__PASSAGE PROVIDED__.
= = =

The results are impressive, Ghidra is much slower than IDA (up to 13 times slower for large binaries). Even if the disassembly step is a one time process, the performances of Ghidra are problematic for scalability. Nevertheless, it should be noted that the results are biased, because Ghidra performs an additional decompilation step.
Export time and size
The first section helped us to draw an overview of the available exporters. Another interesting metrics is the export time for the following disassemblers/exporters pairs:
IDA + BinExport
IDA + Ghidra XML
Ghidra + XML
We chose to keep only those exporters because they were running on the disassemblers we selected, and had an interesting set of exported features. They also had a good support for Ghidra, and BinDiff has been used for years in the community without issues. We may also note that they use different exporting strategies: Ghidra does not export any information on instructions while BinExport decomposes every operand of each instruction and exports them.
The export size of a program is far greater than the program itself for both tools. While BinExport produces a single Protobuf file, Ghidra generates two files, one XML with all the information and a raw byte file containing all the code of the exported binary. The figures on the graph represent the sum of the size of these two files.

= = =

__ROWS__.
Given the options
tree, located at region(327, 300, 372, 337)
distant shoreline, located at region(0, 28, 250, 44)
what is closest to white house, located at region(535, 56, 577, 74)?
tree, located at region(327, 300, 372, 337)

= = =

__SHORT EXERCISE__. Sum up the passage comparing Ghidra and IDA in two sentences. The listing isn't needed for this.

__FINAL ANSWER__. Ghidra is much slower than IDA at disassembly, up to 13 times slower for large binaries, though the results are biased because Ghidra also runs a decompilation step. Export time was measured for IDA with BinExport, IDA with Ghidra XML, and Ghidra with XML, and with both tools the export comes out far larger than the program itself.